Speaker spotlight: Mathew Patterson (Campaign Monitor)

Want to know more about the experts who’ll be speaking at FOWD?

Follow our series of interviews with these leading lights in the design community.
First up, Mathew Patterson, Community Manager at Freshview, the team behind Campaign Monitor.


Q. You’re coming all the way over from Australia for this conference – so thank you! What makes Campaign Monitor the expert on email newsletters?

A. Thanks for inviting me! Most of our customers are based in the States, so this is a great opportunity to come and speak to some of them, as well as meet some new people.
The web is full of really great email marketing and communications advice (and a lot of really bad advice!), but with Campaign Monitor we try to focus quite specifically on the design side of HTML email – making the experience of creating and sending emails a lot less frustrating, and letting designers get on with what they are paid for, the creative work.
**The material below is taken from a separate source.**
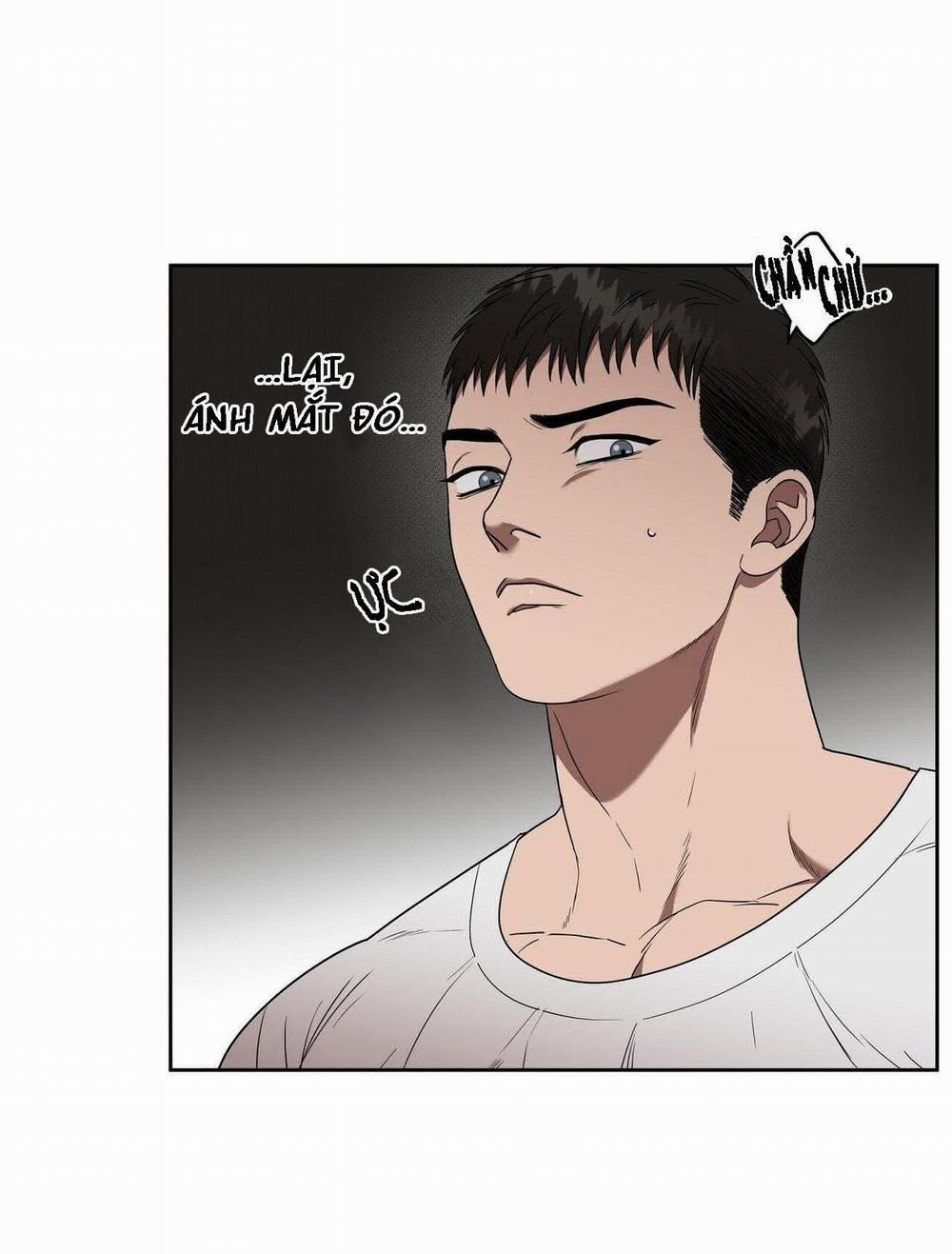 Ngang Tài Ngang Sức 24 trang 14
We have customers in countries all over the world, from freelancers all the way up to companies like Ebay and Nike, and even including fellow speakers Threadless. Their lists are of wildly different sizes, but they can all see the value in a service that just gets out of your way and lets you create your own designs, send them, and follow up with great reporting. We spend a lot of time researching issues of CSS support in email clients as well as things like image blocking, and we’ve done a lot of the hard work up front in finding out what works and what doesn’t.

If you’re a web designer needing to know how to do HTML email, then you’ll find that Campaign Monitor is the best resource out there.

Q. Tales of the impending death of email have been around for some time now, but it’s still a hugely valuable and popular marketing and communications tool. However, there’s a lot of confusion about how effective these can be in the face of filtering and blocking and so on. Why do you think email marketing is still important?

A. Communicating with your customers by email consistently ranks as one of the most effective methods of growing businesses. Everybody’s favourite guru Jakob Nielsen has stated that having an email newsletter is “is probably the single-highest ROI action you can take to improve your Internet presence”. As web designers we tend to be ahead of the ‘non-geek’ world, and think everyone should be using RSS and surfing the web all day, but the fact is that the huge majority of people are not out subscribing to feeds, but they are reading their email.

Relevant, valuable information sent by email is an excellent way to build relationships with your customers or clients, and it can be targeted much more specifically to the things individuals are interested in. We send out millions of emails every day for tens of thousands of customers, and we hear from those customers about the great results they are getting, so we know it works.

Q. Is there an art to designing the perfect email newsletter – a tried and tested format that works?

A. If only it was that easy! Certainly from a technical perspective there are some things we know work in most cases, and there are some general email design principles like making it clear who is sending the email and how to unsubscribe that apply in every case. However, just like in general web design, the right approach is dependent on the audience you are trying to reach. One company’s perfect newsletter format would probably not work as well for the company next door.

There is an art to designing email newsletters, and the key is understanding the nature of email. It’s a much more personal medium than a webpage – it comes right to you, and that means it can be very effective, but also very intrusive. If you can be respectful of that, then you have an opportunity to talk quite directly with your customers and prospects. Our gallery is full of different approaches to this, there’s no one perfect design. Know your audience, just like in web design.

Q. What kind of topics will you be tackling in your session, and what do you hope people take away?

A. At the Future of Web Design I will be talking about the current state of HTML email, particularly as opposed to the state of web design in general. We know that parts of the web design community see HTML email as the red headed step-kid of the web, but I hope that I can help people to see that HTML email is not going away, and that there is a big role for web designers to play in making email a better experience for everyone.